Simple Example: Climbing Stairs
Problem: You're climbing stairs. You can take 1 or 2 steps at a time. How many distinct ways can you climb to the top?
Step 1: Is it DP?
- ✅ Optimal substructure: ways(n) depends on ways(n-1) and ways(n-2)
- ✅ Overlapping subproblems: ways(3) needed for both ways(4) and ways(5)
- ✅ Counting number of ways → DP keyword
Step 2: Define State
dp[i] = number of ways to reach step i
Step 3: Recurrence Relation
To reach step i, I can come from:
- step i-1 (take 1 step)
- step i-2 (take 2 steps)
So: dp[i] = dp[i-1] + dp[i-2]
Step 4: Base Cases
dp[0] = 1 (one way: don't climb)
dp[1] = 1 (one way: take 1 step)
Step 5: Order
Left to right (i from 2 to n)
Step 6: Implement
Top-Down:
def climbStairs(n, memo={}):
if n <= 1:
return 1
if n in memo:
return memo[n]
memo[n] = climbStairs(n-1, memo) + climbStairs(n-2, memo)
return memo[n]
Bottom-Up:
def climbStairs(n):
if n <= 1:
return 1
dp = [0] * (n + 1)
dp[0] = 1
dp[1] = 1
for i in range(2, n + 1):
dp[i] = dp[i-1] + dp[i-2]
return dp[n]
Space-Optimized:
def climbStairs(n):
if n <= 1:
return 1
prev2, prev1 = 1, 1
for i in range(2, n + 1):
current = prev1 + prev2
prev2, prev1 = prev1, current
return prev1
Time vs. Space Complexity
Without DP (Naive Recursion)
def fib(n):
if n <= 1:
return n
return fib(n-1) + fib(n-2)
# Time: O(2^n) - exponential!
# Space: O(n) - recursion depth
With Memoization
def fib(n, memo={}):
if n <= 1:
return n
if n in memo:
return memo[n]
memo[n] = fib(n-1, memo) + fib(n-2, memo)
return memo[n]
# Time: O(n) - compute each value once
# Space: O(n) - memo + recursion stack
With Tabulation
def fib(n):
if n <= 1:
return n
dp = [0] * (n + 1)
dp[0], dp[1] = 0, 1
for i in range(2, n + 1):
dp[i] = dp[i-1] + dp[i-2]
return dp[n]
# Time: O(n)
# Space: O(n) - dp array
Space-Optimized
def fib(n):
if n <= 1:
return n
prev2, prev1 = 0, 1
for i in range(2, n + 1):
current = prev1 + prev2
prev2, prev1 = prev1, current
return prev1
# Time: O(n)
# Space: O(1) - only three variables!
Common Mistakes
Mistake 1: Forgetting Base Cases
# Wrong - infinite recursion
def climb(n, memo):
if n in memo:
return memo[n]
memo[n] = climb(n-1, memo) + climb(n-2, memo)
return memo[n]
# Right - base cases prevent infinite recursion
def climb(n, memo):
if n <= 1: # Base case!
return 1
if n in memo:
return memo[n]
memo[n] = climb(n-1, memo) + climb(n-2, memo)
return memo[n]
Mistake 2: Wrong State Definition
# Wrong - state doesn't capture enough info
dp[i] = "something at position i"
# But we also need to track if we skipped previous!
# Right - state captures all necessary info
dp[i][skipped] = answer when at position i with skip status
Mistake 3: Incorrect Recurrence
# Wrong - doesn't consider all possibilities
dp[i] = dp[i-1] + nums[i] # What about skipping i?
# Right - considers all choices
dp[i] = max(dp[i-1], dp[i-2] + nums[i])
DP vs.

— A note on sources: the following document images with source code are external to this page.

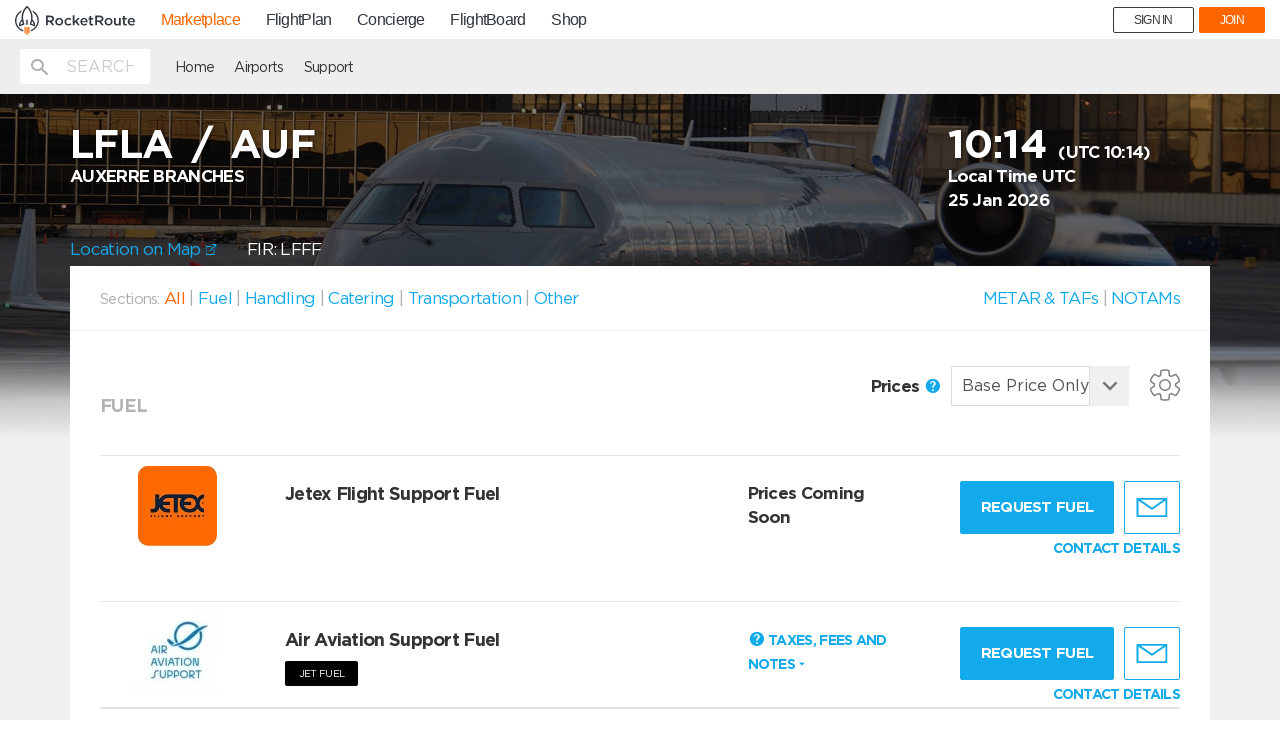

--- FILE ---
content_type: text/html
request_url: https://mp.rocketroute.com/js/templates/parts/search-form.tmpl.html
body_size: 591
content:
<form class="form-inline" ng-controller="SearchSuggestionsCtrl as SearchSuggestions">
    <div class="search-bar-inner">
        <span class="icon icon-search3"></span>
        <input type="text" name="query" class="form-control no-right-border-radius"
               placeholder="Search"
               tabindex="0"
               autocomplete="off"
               ng-model="searchField"
               ng-model-options="{ debounce: 300 }"
               ng-change="updateResults()"
               ng-keydown="handleKeyDown($event)"
                >
        <button type="button" ng-click="submitSearch()" class="btn btn-primary button-submit no-left-border-radius">Search</button>
        <ul class="search-suggestions theme-shadow" ng-class="{show : searchField.length > 2 && isShowResults}">
            <li ng-repeat="result in searchSuggestions" class="suggestion-item-wrap">
                <div class="suggestion-item">
                    <div class="description">
                        <div class="airport-codes">
                            <span class="icao">
                              <a href="/airports/{{airport.continent | urlReady}}/{{airport.country  | urlReady}}/{{airport.slug}}/{{serviceSpecificUrl}}">{{result.ICAO}}</a>
                             </span>
                            <span class="iata">{{result.IATA}}</span>
                        </div>
                        <div class="name-country">
                            <span class="name">{{result.Name}}</span>
                            <span class="country">{{result.country}}</span>
                        </div>
                    </div>
                </div>
                <a class="link-overlay"
                   data-key="{{$index}}"
                   data-title="{{result.Name}}"
                   ng-href="/airports/{{result.continent | urlReady}}/{{result.country  | urlReady}}/{{result.slug}}/{{serviceSpecificUrl}}"></a>
            </li>
        </ul>
    </div>
</form>


--- FILE ---
content_type: text/html
request_url: https://mp.rocketroute.com/js/templates/handling/preferred_one.tmpl.html
body_size: 967
content:
<img ng-if="vendor.image_preferred || vendor.organization.image_preferred"
     class="img-responsive preferred-image one"
     ng-src="{{vendor.image_preferred || vendor.organization.image_preferred}}"
     alt="{{vendor.name}}">
<div class="fbo-details">
    <div class="fbo-info">
        <div class="row">
            <div class="col-sm-8">
                <img ng-if="vendor.logo || vendor.organization.logo" class="img-responsive"
                     ng-src="{{vendor.logo || vendor.organization.logo}}" alt="{{vendor.name}}">
                <div class="details one">
                    <h3 test-id="vendor-name" test-vendor-type="{{vendor.vendorType.name}}">{{vendor.name}}</h3>
                    <span>{{airport.country}}</span>
                    <div ng-class="{hide: !vendor.rr_rewards}"
                             ng-include="'/js/templates/parts/rewards.tmpl.html'"></div>
                </div>
            </div>
            <div class="col-sm-4">
               <div class="actions leaf-style">
                <a ng-href="{{handlingOrderUrl}}&{{vendorOrHandler(vendor.vendorType.id)}}={{vendor.id}}&rank={{vendor.rank}}#/services"
                   class="btn btn-primary">
                    Request {{ vendorService[vendor.vendorType.id] || 'Service' }}
                </a>
                <div class="message-to-provider"
                  ng-click="openMessageModal(vendor)">
                  <span data-balloon="Click here to send a message directly to this Service Provider" data-balloon-pos="down" data-balloon-length="medium">
                      <div ng-include="'/js/templates/svg/mail.svg'"></div>
                  </span>
                </div>
                <div class="statuses">
                        <div ng-class="{hide: !vendor.supervisory}"
                             ng-include="'/js/templates/parts/supervisory.tmpl.html'"></div>
                    <div class="clearfix"></div>
                        <div ng-class="{hide: !vendor.coordination}"
                             ng-include="'/js/templates/parts/coordination.tmpl.html'"></div>
                    <div class="clearfix"></div>
                        <div ng-class="{hide: !vendor.only_chopper}"
                            ng-include="'/js/templates/parts/helicopter.html'"></div>
                </div>
            </div>
          </div>
        </div>
        <div class="row">
            <div class="col-md-8">
                <h4 class="about">About</h4>
                <p class="pre">{{vendor.description}}</p>
                <a ng-href="{{handlingOrderUrl}}&{{vendorOrHandler(vendor.vendorType.id)}}={{vendor.id}}&rank={{vendor.rank}}#/overview" class="more">More info</a>
            </div>
            <div class="col-md-4">
                <div class="workin-hours">
                    <h4>Hours</h4>
                    <p ng-if="vendor.workingHours[dayL+'_open'] && !vendor.workingHours.twenty_four_hours">{{toDay}} {{vendor.workingHours[dayL+'_open']}} -
                        {{vendor.workingHours[dayL+'_close']}} (local time) <span class="open-today">Open today</span></p>
                    <p ng-if="vendor.workingHours.twenty_four_hours">24 hours a day/7 days a week</p>
                    <a ng-href="{{handlingOrderUrl}}&{{vendorOrHandler(vendor.vendorType.id)}}={{vendor.id}}&rank={{vendor.rank}}#/contact" class="more">See details</a>
                </div>
                <div ng-if="vendor.services.length || vendor.amenities.length" class="services">
                    <h4>Services and Amenities</h4>
                    <span ng-repeat="service in vendor.services | limitTo:4" class="amenitie">{{service.name}}</span>
                    <span ng-if="!vendor.services.length" ng-repeat="amenities in vendor.amenities | limitTo:4" class="amenitie">{{amenities.name}}</span>
                    <a ng-href="{{handlingOrderUrl}}&{{vendorOrHandler(vendor.vendorType.id)}}={{vendor.id}}&rank={{vendor.rank}}#/{{vendor.services.length?'services':'amenities'}}" class="more">View all</a>

                </div>

            </div>
        </div>
    </div>
</div>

Other Approaches
DP vs. Greedy
- Greedy: Make locally optimal choice at each step
- DP: Consider all possibilities, find global optimum
- Use DP when: Greedy doesn't guarantee optimal solution
DP vs. Divide and Conquer
- Divide and Conquer: Split into independent subproblems
- DP: Subproblems overlap
- Use DP when: Same subproblems computed multiple times
DP vs. Backtracking
- Backtracking: Find all solutions
- DP: Find one optimal solution
- Use DP when: You don't need all solutions, just the best
Quick Recognition Guide
See these? Think DP:
- Fibonacci, climbing stairs → 1D DP
- Grid paths, edit distance → 2D DP
- Knapsack, coin change → 2D DP (items x capacity)
- Palindrome substrings → 2D DP (substring i to j)
- Buy/sell stock → State machine DP
Key Takeaway
Dynamic Programming is about avoiding redundant work. Identify that subproblems overlap, define what state you need to track, find how states relate to each other, and build your solution bottom-up or top-down with memoization. The hardest part is recognizing DP problems and defining the right state—everything else follows naturally.